Looks good, Snap On now makes a tool for us to do this job! Hard A** job for sure


----------



## Banksy (Aug 31, 2005)

Snap On now makes a pull for this? I need one!!


----------



## killed300ex (Apr 29, 2004)

anyone have a part number Iv got to do both side of my dodge soon and that would make life much easier


----------



## Banksy (Aug 31, 2005)

Not for a 2nd gen. I have NAPA #'s for a 3rd gen.


----------



## sno commander (Oct 16, 2007)

Banksy;932190 said:


> Snap On now makes a pull for this? I need one!!


its a pretty simple tool. loosen the 4 bolts that hold your hub on a few turns and put the tool in and pry it out or use our power steering. the tool is pretty much a long solid socket and it pushes the hub out from the inside. they cost about 40 bucks.


----------



## Banksy (Aug 31, 2005)

I tried that today. I used a socket and small extension. It wouldn't budge. I anti-siezed the $**t out of the new one so I'll never have that problem again with this truck.


----------



## Nascar24 (Feb 11, 2006)

This is what I put in my truck, wanted to do it once and never again!

http://www.thecarlisuspension.com/dodge-ram/components/upperballjoints.html

http://www.thecarlisuspension.com/dodge-ram/components/lowerballjoints.html


----------



## AiRhed (Dec 27, 2007)

The puller you made to get the BAD bearing out was a great idea for a BAD bearing. Had it been a good bearing though, you could have easily started to separate/spread the bearing and ruined it quick. At 250 a pop that is a real bummer and a lot of guys do it. A large slide hammer works pretty well if you leave the castle nut on at the correct torque. You'll need to replace the studs used to attach the slide hammer though.

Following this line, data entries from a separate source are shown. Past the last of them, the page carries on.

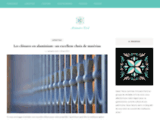 annuaire-nord.net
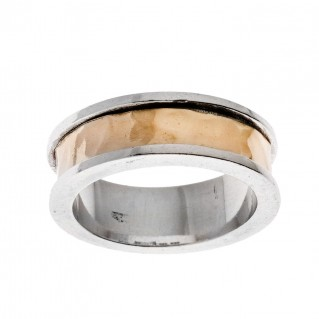 Savati 22K Solid Yellow Gold & Silver Band Ring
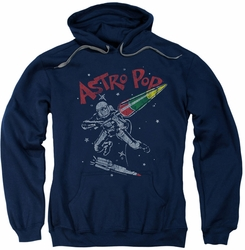 Astro Pop pull-over hoodie Space Joust adult navy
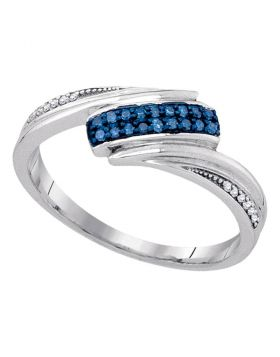 Sterling Silver Womens Round Blue Color Enhanced Diamond Band Ring 1/8 Cttw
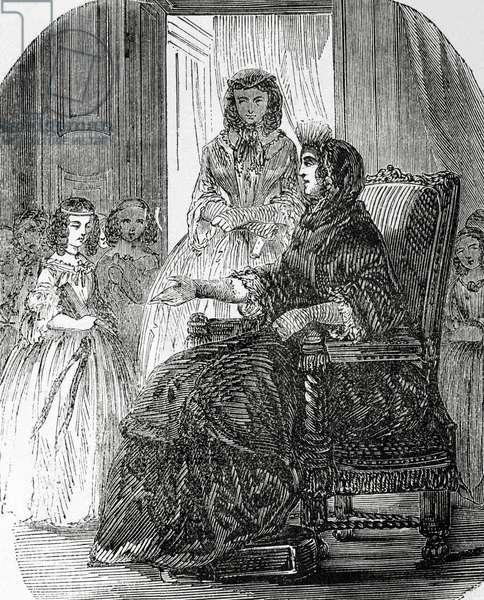Franc?oise d'Aubigne, Marquise de Maintenon (1635 –1719). Second wife of King Louis XIV of France. Engraving.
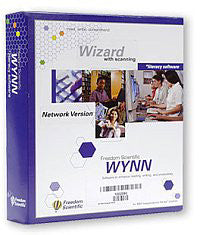 WYNN Literacy Support Software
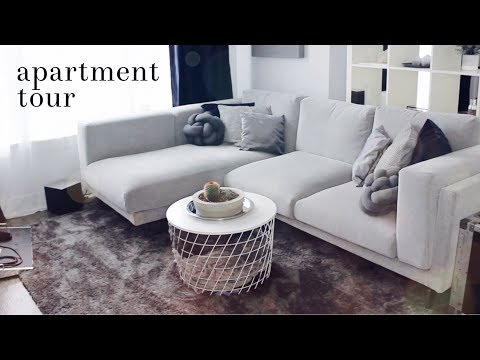 Apartment Tour | Minimalist / Modern Scandinavian Inspired | 784 sq ft. | Minimalism Series
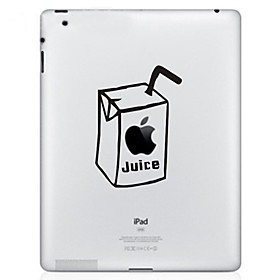Juice Pattern Protective Sticker for The New iPad and iPad 2
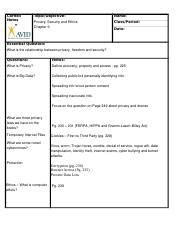 Cornell Note Paper - Ch 9 - Ethics %281%29.docx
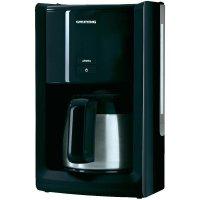 Kávovar Grundig KM 8280, 1000 W, černá/nerez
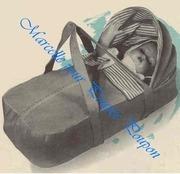 1955 04 porte bb pour michel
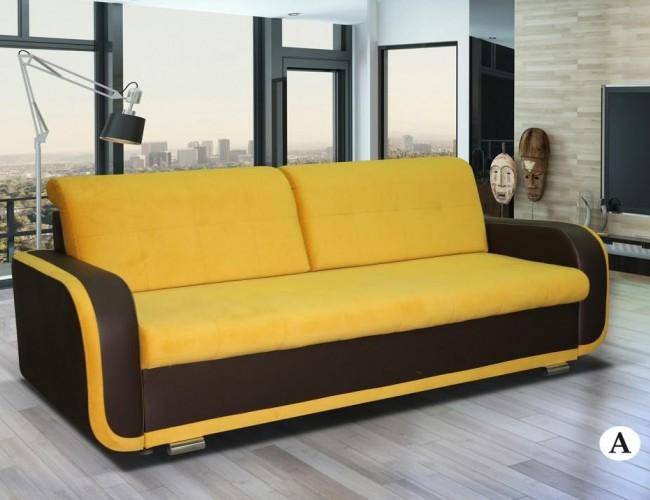 Azja ágyneműtartós kanapé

> I tried that today. I used a socket and small extension. It wouldn't budge. I anti-siezed the $**t out of the new one so I'll never have that problem again with this truck.


By far the best method of removing those unit bearings without special equipment is from the back using the power steering as a force multiplier. I've used this three times now on my 1ton dually, twice on my uncles 1ton, and once on a random 1ton dually. The job on the 1ton trucks with the spacer and usually heavier use is slightly more work.

I don't see how, if done correctly, this wouldn't work on 95% of these trucks. There is the occasional corrosion on 5% of trucks that seems unmovable without the proper application of an acetylene torch.I use a socket and a long extension when they're stubborn, the extension I use is now bent perfectly to fit right where I want it. If the power steering is strong enough to bend a snap-on extension, it's plenty strong to push out your unit bearing.


----------



## Banksy (Aug 31, 2005)

I should have clarified that this puller idea is intended for a bearing that is NOT going to be reused.

Those are nice ball joints, NASCAR. I should get a set of those and thrown them on the shelf. What does a set cost? I have 125,000 miles on my truck and it's over 6 years old. These original front end parts don't owe me anything.


----------



## Nascar24 (Feb 11, 2006)

see next post


----------



## Nascar24 (Feb 11, 2006)

Hi

The uppers were $550, The lowers I used are not Carli's but another brand that are just like them, I paid $110 for the pair of lowers. here's the link for the lowers http://www.xrfchassis.com/parts-balljoints.htm

Jay


----------



## AA+ Landscaping (Nov 12, 2008)

Nascar24;932481 said:


> This is what I put in my truck, wanted to do it once and never again!
> 
> http://www.thecarlisuspension.com/dodge-ram/components/upperballjoints.html
> 
> http://www.thecarlisuspension.com/dodge-ram/components/lowerballjoints.html


thanks for that web site:waving:


----------



## sno commander (Oct 16, 2007)

i bought these xrf ball joints for my dodge as a spare set, there greasable and were about 220.00 for both sides upper and lower. i guess well see how they hold up. i only got 32k out of my stockers.


----------



## Banksy (Aug 31, 2005)

I know you plow with yours a lot more, but I got 125k out my stock joints.


----------



## 09dieselguy (Nov 18, 2007)

just a fyi you need to reuse those studs in the other bearing.


----------



## AiRhed (Dec 27, 2007)

> just a fyi you need to reuse those studs in the other bearing.


FYI A lot of guys will choose to install new studs in the new bearing.


----------



## Banksy (Aug 31, 2005)

09dieselguy;934970 said:


> just a fyi you need to reuse those studs in the other bearing.


I didn't see the sense of replacing the new studs already in the new bearing with the old studs. That's just me.


----------